At the time, Angela didn’t see any of the scenes that she would bring to life. She took responsibility to determine which parts of the Savior’s life to share in artistic form.
In 2007, Angela had created mockettes of the Savior’s life, and she was invited to be a guest artist at an event held at Karen Ashton’s cabin. Karen, who founded Thanksgiving Point along with her husband, Alan, was enthralled with the project and Thanksgiving Point became the home for Angela’s mockette sculptures with plans to present the depictions in monument size within Thanksgiving Point Gardens.

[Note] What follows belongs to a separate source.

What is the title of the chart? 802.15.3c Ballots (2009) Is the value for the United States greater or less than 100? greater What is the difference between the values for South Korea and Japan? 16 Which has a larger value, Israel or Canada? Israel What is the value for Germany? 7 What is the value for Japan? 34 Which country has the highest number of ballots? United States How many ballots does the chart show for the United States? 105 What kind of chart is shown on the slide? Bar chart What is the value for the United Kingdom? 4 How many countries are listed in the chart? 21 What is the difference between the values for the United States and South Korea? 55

“We wanted to determine the right scale for the garden area,” she says. “I wanted a size that people could relate to — not heroic or oversized. And I didn’t want nature to dwarf them either. We had to find the right balance.”

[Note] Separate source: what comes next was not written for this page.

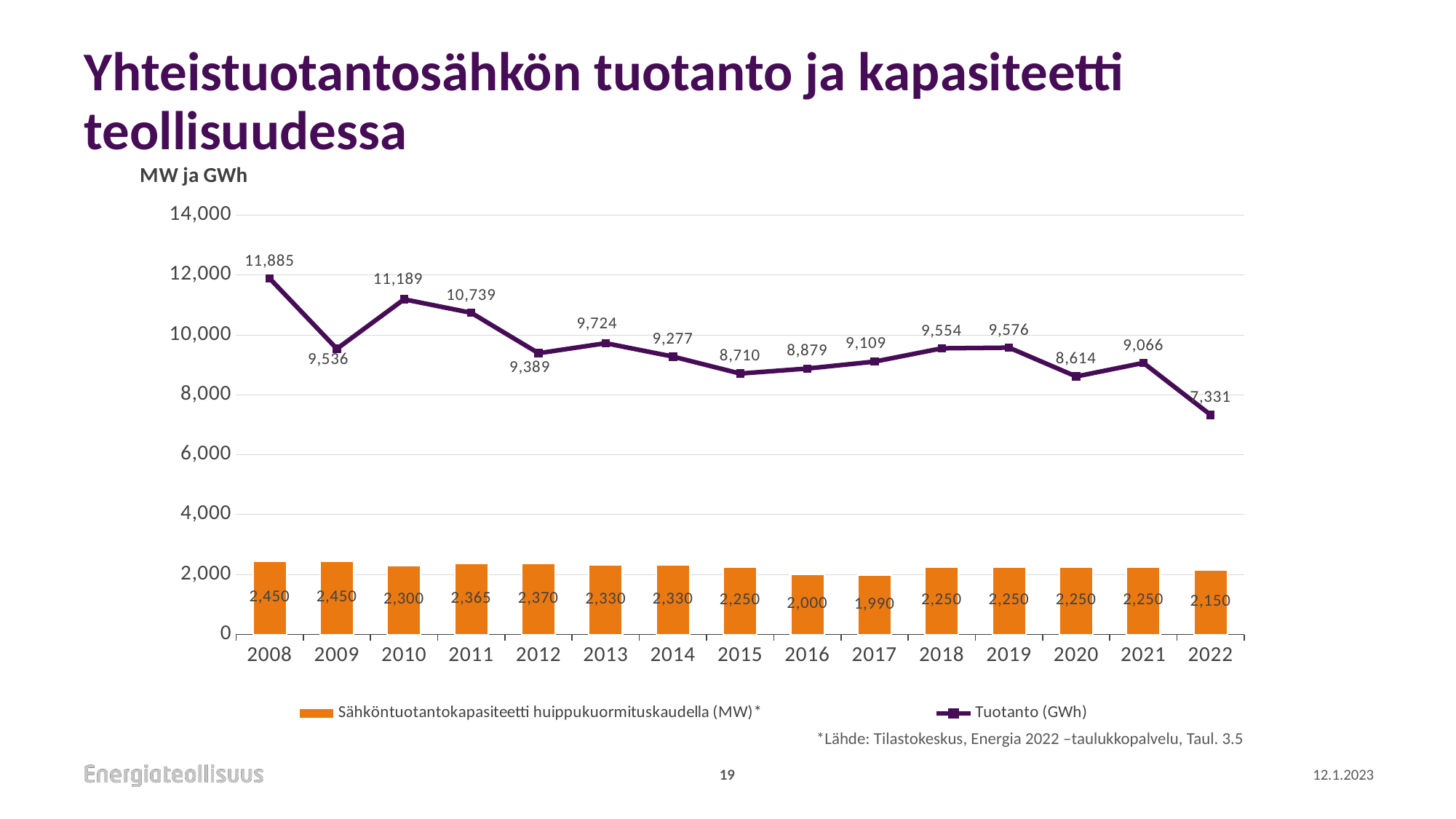
What is the title of the chart? Yhteistuotantosähkön tuotanto ja kapasiteetti teollisuudessa What was the Sähköntuotantokapasiteetti huippukuormituskaudella (MW) value in 2017? 1,990 Which year had a higher Tuotanto (GWh) value, 2010 or 2011? 2010 In which year was Sähköntuotantokapasiteetti huippukuormituskaudella (MW) lowest? 2017 How many series does the legend list? 2 How many years are shown on the x axis? 15 What was the Sähköntuotantokapasiteetti huippukuormituskaudella (MW) value in 2012? 2,370 What was the Tuotanto (GWh) value in 2022? 7,331 In which year was Tuotanto (GWh) highest? 2008 In which year was Tuotanto (GWh) lowest? 2022 What is the difference between the Tuotanto (GWh) values in 2008 and 2022? 4,554 What was the Tuotanto (GWh) value in 2008? 11,885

Computer software enlarged her sculptures, which creates about 60 percent of the finished shape. The final 40 percent is chipped away to perfection by Angela and a small team of assistants.
“I have visualized Jesus Christ since I was a little girl,” she says. “The brilliance of his soul needs to be reflected in my work — the penetrating look in his eyes and the attentive expression in his face. Christ was someone who listened and focused. He wasn’t distracted, and that’s why people loved him. His glance went through them.”
The sculpture garden now includes 15 scenes, with 14 references coming from the New Testament. The 15th is the First Vision. The scene portrays the Savior, his father and Joseph Smith interacting in the Sacred Grove in 1820.
Angela says music is part of each sculpture and can be felt and heard by astute visitors. For her, this project has enveloped more than a decade and she’s learned life lessons beyond what she could imagine.
“For example, with our opening statue of Christ walking on the water, I had to pick a quadrant of water and work on it,” she says. “I would put clay in this corner and that corner, and I would begin weaving the whole thing together. We can’t swallow a whole project at a time or we get defeated and overwhelmed. We weave.”
Each of the scenes is sponsored by a generous community member. Marilyn Victor was the first to step forward and put her contribution toward “Be Not Afraid.”
“She made a statement by doing that,” Angela says. “There are people who God has blessed with means who have seen the validity of this project.”
The Light of the World sculpture garden anticipates a soft opening in August and an official opening in September. The sculptures will be part of the Thanksgiving Point Gardens ticket.
“Don’t fall into the trap of being immobilized because you don’t know how to do something perfectly.” —Angela Johnson, sculptor
An hour a day
Angela Johnson is passionate about helping women develop talents. In fact, she’s working on a book about the subject. Here are four tips for bringing it out from under a bushel.
1. Remove toxic influences in your life. “We talk about pollution in our environment,” Angela says. “But we also need to stay away from people with hidden agendas or the desire to control us. To develop ourselves and our talents, we need to be surrounded by healthy voices.”
2. Do something hard. “If singing in the choir is hard, do it! If singing a solo in church is more than you think you can do, start by singing to your dog or singing in the mirror,” she says.
“Pick a hard task that intrigues you enough so that you’re willing to work at it. You’ll realize that you didn’t die and that it was actually fun,” she says.
3. Embrace mistakes. “Don’t fall into the trap of being immobilized because you don’t know how to do something perfectly,” she says. “In the beginning, I didn’t like some of my sculptures but I said, ‘This will not intimidate me!’”
4. Don’t say to yourself or others: “You can accomplish anything you set your mind to.” “That’s actually a lie,” Angela says. “We may not be able to win an Olympic gold medal. We have limitations.” Instead, Angela says to tell others, “Let’s explore things together. Let’s talk about your creative zone.”